BEIJING, Mar. 22 -- The rising price of oil, gas and other commodities, because of rising demand as reconstruction work begins in Japan, will keep China's inflationary pressure at a high level, World Bank economists said on Monday.
"Japan's demand for commodities in the aftermath of the recent disasters will add to the already high-level of demand for commodities," said Vikram Nehru, the bank's chief economist for the East Asia and Pacific region.
There might be an increase in commodity prices as a result of increased demand, and because of problems in Western Asia and North Africa, he added.
Louis Kuijs, senior economist at the World Bank's Beijing office, said that inflationary pressure is unlikely to diminish quickly, given the rise in energy prices and the already high price of food.
"There is still room for China to further tighten its monetary policy this year," said Nehru.
To soak up liquidity and control inflation, China's central bank raised the required reserve ratios for banks by 50 basis points last week, the ninth hike since the beginning of 2010. Before that, it raised interest rates in February for the third time since October.
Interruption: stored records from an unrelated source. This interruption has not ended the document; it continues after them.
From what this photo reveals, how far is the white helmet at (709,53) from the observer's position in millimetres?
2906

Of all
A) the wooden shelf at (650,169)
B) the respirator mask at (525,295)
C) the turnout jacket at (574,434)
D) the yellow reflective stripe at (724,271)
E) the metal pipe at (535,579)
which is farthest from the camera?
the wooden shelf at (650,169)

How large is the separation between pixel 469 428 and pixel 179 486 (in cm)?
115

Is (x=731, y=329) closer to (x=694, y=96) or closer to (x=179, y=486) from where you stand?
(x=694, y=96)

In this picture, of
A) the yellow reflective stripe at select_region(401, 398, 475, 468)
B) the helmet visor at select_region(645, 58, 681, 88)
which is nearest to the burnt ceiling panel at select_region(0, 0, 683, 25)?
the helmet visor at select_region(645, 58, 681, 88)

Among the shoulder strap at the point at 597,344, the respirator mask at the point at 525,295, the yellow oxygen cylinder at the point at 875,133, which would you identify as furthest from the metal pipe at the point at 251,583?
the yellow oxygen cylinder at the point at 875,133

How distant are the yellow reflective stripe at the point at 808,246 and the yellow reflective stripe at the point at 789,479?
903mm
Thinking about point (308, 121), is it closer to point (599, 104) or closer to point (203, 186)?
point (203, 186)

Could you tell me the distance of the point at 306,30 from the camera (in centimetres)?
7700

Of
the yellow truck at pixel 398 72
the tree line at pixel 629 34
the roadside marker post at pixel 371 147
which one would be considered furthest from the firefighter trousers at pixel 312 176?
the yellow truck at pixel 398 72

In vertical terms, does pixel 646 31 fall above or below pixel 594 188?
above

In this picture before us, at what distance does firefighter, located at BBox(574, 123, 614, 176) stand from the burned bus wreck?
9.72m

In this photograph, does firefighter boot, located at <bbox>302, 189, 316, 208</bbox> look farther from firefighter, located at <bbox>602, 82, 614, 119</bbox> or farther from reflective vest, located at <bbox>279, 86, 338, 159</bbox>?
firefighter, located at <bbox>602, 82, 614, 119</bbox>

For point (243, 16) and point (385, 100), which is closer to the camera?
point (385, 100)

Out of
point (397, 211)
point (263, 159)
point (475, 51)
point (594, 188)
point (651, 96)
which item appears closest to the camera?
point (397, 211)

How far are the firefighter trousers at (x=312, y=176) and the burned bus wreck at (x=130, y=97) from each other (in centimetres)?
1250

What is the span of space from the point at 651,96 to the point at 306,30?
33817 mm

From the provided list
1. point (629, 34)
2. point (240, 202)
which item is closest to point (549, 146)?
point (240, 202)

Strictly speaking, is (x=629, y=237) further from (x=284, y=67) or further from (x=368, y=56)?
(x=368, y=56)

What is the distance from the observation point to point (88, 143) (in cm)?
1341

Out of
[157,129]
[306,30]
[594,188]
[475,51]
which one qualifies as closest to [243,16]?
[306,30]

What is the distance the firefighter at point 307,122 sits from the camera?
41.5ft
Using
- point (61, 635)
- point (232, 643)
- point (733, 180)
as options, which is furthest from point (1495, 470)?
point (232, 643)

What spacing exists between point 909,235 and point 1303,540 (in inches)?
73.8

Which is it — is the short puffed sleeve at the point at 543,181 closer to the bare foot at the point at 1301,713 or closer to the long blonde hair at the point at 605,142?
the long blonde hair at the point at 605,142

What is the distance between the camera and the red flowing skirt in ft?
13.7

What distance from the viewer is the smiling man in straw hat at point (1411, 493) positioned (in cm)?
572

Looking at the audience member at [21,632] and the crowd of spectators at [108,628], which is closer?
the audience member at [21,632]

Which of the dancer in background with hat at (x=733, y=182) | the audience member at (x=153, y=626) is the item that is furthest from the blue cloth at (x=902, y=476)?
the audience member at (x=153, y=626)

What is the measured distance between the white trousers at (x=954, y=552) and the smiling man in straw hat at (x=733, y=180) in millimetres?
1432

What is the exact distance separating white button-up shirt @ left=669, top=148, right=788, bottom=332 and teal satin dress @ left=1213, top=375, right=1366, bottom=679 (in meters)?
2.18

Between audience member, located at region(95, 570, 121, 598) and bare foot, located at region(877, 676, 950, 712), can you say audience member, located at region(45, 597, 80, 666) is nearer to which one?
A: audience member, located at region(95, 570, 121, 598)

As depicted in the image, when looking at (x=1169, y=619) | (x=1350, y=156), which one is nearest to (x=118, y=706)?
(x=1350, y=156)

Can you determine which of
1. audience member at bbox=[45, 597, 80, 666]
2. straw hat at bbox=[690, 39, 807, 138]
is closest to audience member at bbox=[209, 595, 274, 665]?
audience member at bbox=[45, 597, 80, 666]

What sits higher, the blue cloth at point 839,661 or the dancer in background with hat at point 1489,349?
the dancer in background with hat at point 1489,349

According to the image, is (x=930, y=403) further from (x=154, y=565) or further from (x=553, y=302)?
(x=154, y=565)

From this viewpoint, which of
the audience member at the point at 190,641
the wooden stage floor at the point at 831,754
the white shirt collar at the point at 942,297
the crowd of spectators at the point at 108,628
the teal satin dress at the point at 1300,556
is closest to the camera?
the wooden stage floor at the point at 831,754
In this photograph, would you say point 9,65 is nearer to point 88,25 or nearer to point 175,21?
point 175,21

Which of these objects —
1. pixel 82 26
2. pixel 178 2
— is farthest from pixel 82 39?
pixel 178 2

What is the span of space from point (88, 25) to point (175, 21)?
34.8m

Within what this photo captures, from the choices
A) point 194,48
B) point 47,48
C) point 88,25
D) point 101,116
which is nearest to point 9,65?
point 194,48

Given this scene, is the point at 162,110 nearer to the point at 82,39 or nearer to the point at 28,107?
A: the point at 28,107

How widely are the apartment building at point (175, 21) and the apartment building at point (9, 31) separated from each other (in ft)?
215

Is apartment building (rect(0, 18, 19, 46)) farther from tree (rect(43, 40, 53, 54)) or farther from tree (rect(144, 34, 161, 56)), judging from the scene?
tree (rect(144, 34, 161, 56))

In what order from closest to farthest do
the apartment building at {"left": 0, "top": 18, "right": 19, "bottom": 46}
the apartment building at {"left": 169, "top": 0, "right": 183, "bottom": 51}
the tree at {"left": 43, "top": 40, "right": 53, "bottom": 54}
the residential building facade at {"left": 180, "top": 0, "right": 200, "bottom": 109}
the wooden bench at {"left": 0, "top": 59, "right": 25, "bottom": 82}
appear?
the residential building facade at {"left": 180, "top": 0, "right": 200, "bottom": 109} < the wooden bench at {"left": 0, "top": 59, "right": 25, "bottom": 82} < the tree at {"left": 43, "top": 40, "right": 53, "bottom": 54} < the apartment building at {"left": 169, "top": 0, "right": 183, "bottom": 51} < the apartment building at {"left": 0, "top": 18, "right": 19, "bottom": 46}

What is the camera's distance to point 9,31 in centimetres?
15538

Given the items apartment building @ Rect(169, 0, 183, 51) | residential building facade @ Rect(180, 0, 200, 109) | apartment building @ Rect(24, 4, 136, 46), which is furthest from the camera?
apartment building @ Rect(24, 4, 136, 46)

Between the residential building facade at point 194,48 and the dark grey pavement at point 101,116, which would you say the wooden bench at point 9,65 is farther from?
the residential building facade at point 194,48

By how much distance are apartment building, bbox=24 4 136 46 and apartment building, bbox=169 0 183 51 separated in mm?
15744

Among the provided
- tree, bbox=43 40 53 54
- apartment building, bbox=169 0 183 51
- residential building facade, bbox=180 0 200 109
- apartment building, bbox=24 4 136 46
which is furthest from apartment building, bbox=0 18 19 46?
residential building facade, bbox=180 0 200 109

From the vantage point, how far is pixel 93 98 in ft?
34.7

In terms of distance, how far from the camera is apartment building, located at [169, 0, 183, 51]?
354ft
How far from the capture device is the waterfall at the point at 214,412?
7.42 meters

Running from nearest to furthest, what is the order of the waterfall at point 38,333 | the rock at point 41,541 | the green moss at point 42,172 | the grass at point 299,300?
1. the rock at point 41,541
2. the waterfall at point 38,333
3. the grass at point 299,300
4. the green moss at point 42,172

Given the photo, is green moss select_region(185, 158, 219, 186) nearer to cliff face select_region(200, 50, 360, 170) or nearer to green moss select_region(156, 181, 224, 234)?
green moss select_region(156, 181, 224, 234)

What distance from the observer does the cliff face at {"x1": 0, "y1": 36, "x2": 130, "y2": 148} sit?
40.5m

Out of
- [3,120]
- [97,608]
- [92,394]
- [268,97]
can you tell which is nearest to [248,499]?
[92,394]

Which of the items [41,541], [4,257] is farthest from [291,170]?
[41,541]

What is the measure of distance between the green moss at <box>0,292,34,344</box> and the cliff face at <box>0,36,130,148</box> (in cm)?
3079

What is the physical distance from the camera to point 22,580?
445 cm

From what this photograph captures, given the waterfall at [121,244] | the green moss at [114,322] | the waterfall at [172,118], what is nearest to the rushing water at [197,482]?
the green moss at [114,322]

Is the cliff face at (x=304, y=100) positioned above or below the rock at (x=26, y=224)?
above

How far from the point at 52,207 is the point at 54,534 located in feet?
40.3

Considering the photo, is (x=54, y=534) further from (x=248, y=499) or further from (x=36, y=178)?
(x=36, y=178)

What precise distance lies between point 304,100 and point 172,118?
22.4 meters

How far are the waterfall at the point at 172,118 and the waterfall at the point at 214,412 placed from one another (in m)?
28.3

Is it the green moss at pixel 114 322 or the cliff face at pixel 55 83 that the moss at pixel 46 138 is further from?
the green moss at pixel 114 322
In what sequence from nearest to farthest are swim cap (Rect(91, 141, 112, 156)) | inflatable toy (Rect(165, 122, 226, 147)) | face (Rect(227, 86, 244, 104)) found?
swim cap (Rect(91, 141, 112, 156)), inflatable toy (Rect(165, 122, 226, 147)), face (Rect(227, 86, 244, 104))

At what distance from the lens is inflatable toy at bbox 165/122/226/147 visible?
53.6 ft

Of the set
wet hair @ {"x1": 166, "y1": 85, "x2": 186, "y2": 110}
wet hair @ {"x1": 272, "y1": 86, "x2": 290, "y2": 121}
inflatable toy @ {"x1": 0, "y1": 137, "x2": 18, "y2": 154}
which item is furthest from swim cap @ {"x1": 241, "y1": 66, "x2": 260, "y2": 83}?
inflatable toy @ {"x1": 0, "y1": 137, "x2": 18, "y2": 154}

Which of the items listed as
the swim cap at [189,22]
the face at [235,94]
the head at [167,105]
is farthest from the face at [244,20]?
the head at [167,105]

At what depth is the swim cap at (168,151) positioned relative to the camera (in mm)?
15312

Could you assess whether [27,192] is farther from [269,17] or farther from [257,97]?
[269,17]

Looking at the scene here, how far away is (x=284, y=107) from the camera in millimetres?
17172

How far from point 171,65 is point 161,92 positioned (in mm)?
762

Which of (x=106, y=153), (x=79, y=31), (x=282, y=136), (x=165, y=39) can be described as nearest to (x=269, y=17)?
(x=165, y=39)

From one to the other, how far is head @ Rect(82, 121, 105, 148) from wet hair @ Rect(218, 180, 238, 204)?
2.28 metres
China's consumer inflation rose to 4.9 percent in January and February from 4.6 percent in December. It hit 5.1 percent in November, a 28-month high.
Around one-fourth of East Asia's long-term debt is denominated in yen, ranging from around 8 percent in China to about 60 percent in Thailand. A one percent appreciation of the Japanese currency translates into a $250 million increase in annual debt servicing for the region, the World Bank said.
"As China holds a very limited amount of long-term debt, and that which is yen-denominated is even less in the portfolio, the impact (on China) will be very limited," said Kuijs.
The disaster in Japan drove up the yen last week on expectations that domestic retail and corporate investors will begin to "repatriate" money for the reconstruction efforts.
If history is any guide, real GDP growth in Japan will be negatively affected until the middle of the year. Growth should pick up in subsequent quarters as reconstruction efforts, which could last five years, accelerate, according to a supplement to the World Bank's semi-annual East Asia and Pacific Economic Update.
"A temporary growth slowdown in Japan will have a modest short-term impact on the region," it said.
Though the bank did not offer its own forecast about the likely cost of Japan's disaster, it cited private estimates that the losses could range from $122 billion to $235 billion, or 2.5 to 4 percent of the country's GDP. The 1995 Kobe earthquake caused $100 billion in damage, or about 2 percent of GDP.
Private insurers are likely to bear a small proportion of the cost, leaving most to be covered by households and the government, the World Bank said.
Swiss Re estimates that claims costs in Japan will total $1.2 billion, net of retrocession (the purchase of reinsurance by a reinsurance company) and before tax.
However, the estimates are subject to a high degree of uncertainty as events continue to unfold, making loss assessment particularly challenging, said Swiss Re in a statement on Monday.